#### THE REQUEST:
In the records below, locate the line containing "Is [71,215] shown", then extract it and all following lines exactly, ending with the last line.

#### DATASET ROWS:
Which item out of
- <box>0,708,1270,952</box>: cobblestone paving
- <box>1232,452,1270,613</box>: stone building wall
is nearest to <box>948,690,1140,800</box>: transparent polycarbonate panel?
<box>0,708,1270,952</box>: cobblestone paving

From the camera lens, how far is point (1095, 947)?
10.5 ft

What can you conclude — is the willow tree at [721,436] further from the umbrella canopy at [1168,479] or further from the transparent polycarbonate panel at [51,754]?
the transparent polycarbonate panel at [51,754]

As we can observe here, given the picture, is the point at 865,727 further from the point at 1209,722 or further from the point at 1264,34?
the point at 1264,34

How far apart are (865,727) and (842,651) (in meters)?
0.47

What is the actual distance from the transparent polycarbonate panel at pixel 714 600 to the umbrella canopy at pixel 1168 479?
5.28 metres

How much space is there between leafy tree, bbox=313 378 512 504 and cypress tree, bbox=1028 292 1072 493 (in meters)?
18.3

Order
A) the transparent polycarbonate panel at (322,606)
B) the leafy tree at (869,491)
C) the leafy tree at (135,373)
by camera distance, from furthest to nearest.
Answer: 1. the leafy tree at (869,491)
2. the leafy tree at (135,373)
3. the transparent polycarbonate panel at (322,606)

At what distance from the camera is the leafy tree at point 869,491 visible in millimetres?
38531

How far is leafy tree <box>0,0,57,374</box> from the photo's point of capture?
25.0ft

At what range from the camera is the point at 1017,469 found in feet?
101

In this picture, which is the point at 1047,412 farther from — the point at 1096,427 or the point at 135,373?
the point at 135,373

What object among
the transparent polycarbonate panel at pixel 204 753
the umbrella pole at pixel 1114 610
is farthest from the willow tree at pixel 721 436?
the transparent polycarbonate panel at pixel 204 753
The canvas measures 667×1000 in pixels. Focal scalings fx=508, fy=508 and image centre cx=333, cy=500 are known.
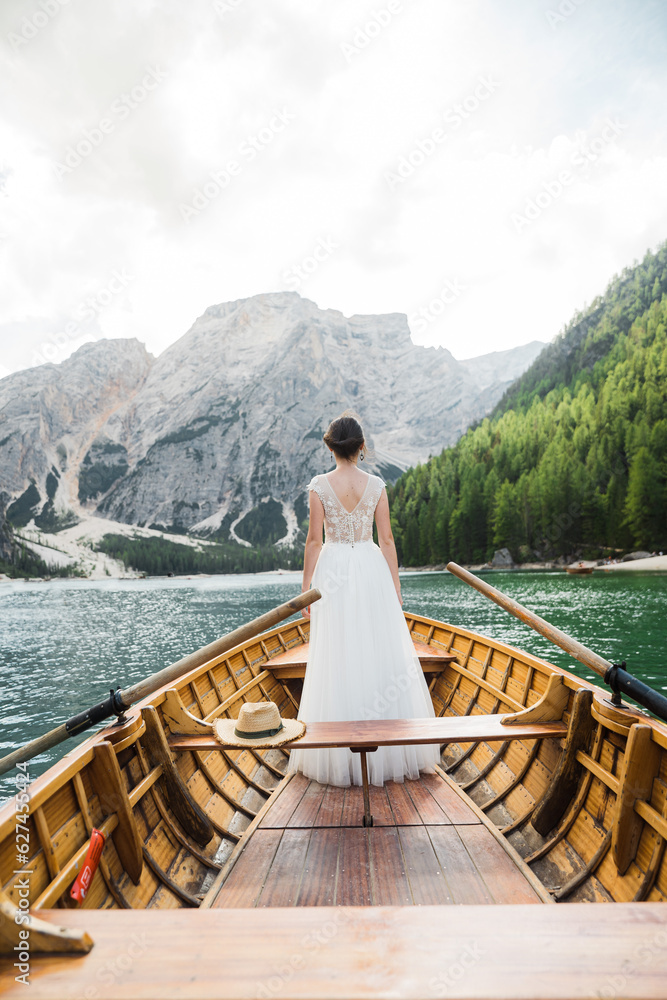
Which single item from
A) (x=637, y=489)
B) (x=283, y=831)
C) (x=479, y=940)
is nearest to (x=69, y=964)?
(x=479, y=940)

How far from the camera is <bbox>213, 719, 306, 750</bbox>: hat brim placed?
3.80m

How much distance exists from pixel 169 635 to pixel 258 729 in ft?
103

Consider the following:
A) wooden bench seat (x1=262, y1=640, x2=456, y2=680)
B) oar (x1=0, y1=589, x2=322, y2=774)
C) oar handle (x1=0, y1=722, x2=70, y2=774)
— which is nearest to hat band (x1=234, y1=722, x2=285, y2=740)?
oar (x1=0, y1=589, x2=322, y2=774)

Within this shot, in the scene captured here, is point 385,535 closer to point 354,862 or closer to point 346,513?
point 346,513

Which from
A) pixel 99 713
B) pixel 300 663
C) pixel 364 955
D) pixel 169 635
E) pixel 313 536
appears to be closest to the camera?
pixel 364 955

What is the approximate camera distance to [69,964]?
1816mm

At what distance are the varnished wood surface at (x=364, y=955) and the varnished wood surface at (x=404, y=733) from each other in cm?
171

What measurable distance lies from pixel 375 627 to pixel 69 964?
3509 millimetres

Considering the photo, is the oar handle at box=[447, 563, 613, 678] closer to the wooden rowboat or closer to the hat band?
the wooden rowboat

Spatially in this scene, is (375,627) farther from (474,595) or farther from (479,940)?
(474,595)

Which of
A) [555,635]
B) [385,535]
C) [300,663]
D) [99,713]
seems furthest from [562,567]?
[99,713]

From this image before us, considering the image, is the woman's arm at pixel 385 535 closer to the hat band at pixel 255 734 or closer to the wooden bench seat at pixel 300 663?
the hat band at pixel 255 734

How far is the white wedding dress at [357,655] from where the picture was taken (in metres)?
4.88

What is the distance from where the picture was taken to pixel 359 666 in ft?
16.1
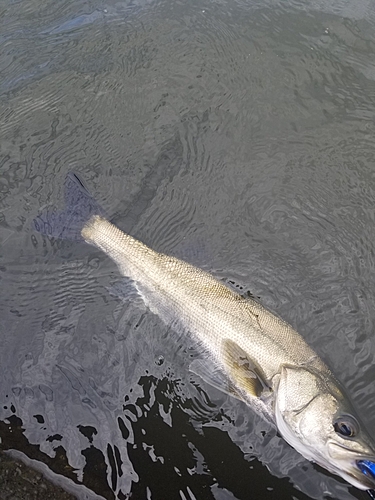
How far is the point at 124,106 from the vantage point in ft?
21.2

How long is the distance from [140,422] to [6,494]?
1.04m

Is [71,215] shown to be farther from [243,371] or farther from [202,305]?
[243,371]

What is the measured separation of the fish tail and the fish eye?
282 cm

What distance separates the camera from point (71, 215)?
517 cm

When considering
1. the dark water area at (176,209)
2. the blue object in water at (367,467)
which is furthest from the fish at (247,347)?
the dark water area at (176,209)

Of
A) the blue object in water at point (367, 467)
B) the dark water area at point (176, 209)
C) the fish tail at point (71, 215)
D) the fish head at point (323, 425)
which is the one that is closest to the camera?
the blue object in water at point (367, 467)

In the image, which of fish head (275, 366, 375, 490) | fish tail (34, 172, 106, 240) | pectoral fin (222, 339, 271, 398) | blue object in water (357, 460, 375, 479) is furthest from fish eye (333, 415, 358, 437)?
fish tail (34, 172, 106, 240)

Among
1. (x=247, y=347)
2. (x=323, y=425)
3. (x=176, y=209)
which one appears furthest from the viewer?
(x=176, y=209)

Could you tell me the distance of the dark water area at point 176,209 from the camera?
13.0 ft

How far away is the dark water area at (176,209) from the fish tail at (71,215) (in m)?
0.16

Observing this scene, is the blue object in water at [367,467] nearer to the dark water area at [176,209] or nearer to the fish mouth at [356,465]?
the fish mouth at [356,465]

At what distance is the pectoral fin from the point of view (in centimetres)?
401

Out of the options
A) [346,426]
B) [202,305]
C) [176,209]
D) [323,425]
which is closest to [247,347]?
[202,305]

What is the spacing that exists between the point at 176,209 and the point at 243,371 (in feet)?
6.66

#### SOLUTION FOR THIS PROBLEM:
Is [71,215] shown to be farther from [243,371] or farther from [202,305]?
[243,371]

What is the measured separation of the fish tail and the fish eye?
282 cm

What distance separates the camera from point (71, 215)?
517 cm

When considering
1. the dark water area at (176,209)
2. the blue object in water at (367,467)
which is furthest from the fish at (247,347)?
the dark water area at (176,209)

Of
A) the blue object in water at point (367, 467)
B) the dark water area at point (176, 209)
C) the fish tail at point (71, 215)
D) the fish head at point (323, 425)
which is the one that is closest to the camera?
the blue object in water at point (367, 467)

In the image, which of fish head (275, 366, 375, 490) | fish tail (34, 172, 106, 240) | pectoral fin (222, 339, 271, 398) | blue object in water (357, 460, 375, 479) is furthest from fish eye (333, 415, 358, 437)?
fish tail (34, 172, 106, 240)

Among
1. (x=247, y=347)
2. (x=323, y=425)
3. (x=176, y=209)
which one appears furthest from the viewer?
(x=176, y=209)

Could you tell me the distance of the dark water area at point 176,209 from the camera?
13.0 ft

How far away is the dark water area at (176,209) from the fish tail at (71,215) (in m)?
0.16

Observing this scene, is the blue object in water at [367,467] nearer to the dark water area at [176,209] or nearer to the fish mouth at [356,465]?
the fish mouth at [356,465]

At what distance is the pectoral fin from the point of view (in centimetres)?
401

Out of the options
A) [346,426]
B) [202,305]
C) [176,209]
D) [323,425]
which is closest to [247,347]?
[202,305]

What is the spacing that exists between the point at 176,209 and the point at 243,371 (in feet)?
6.66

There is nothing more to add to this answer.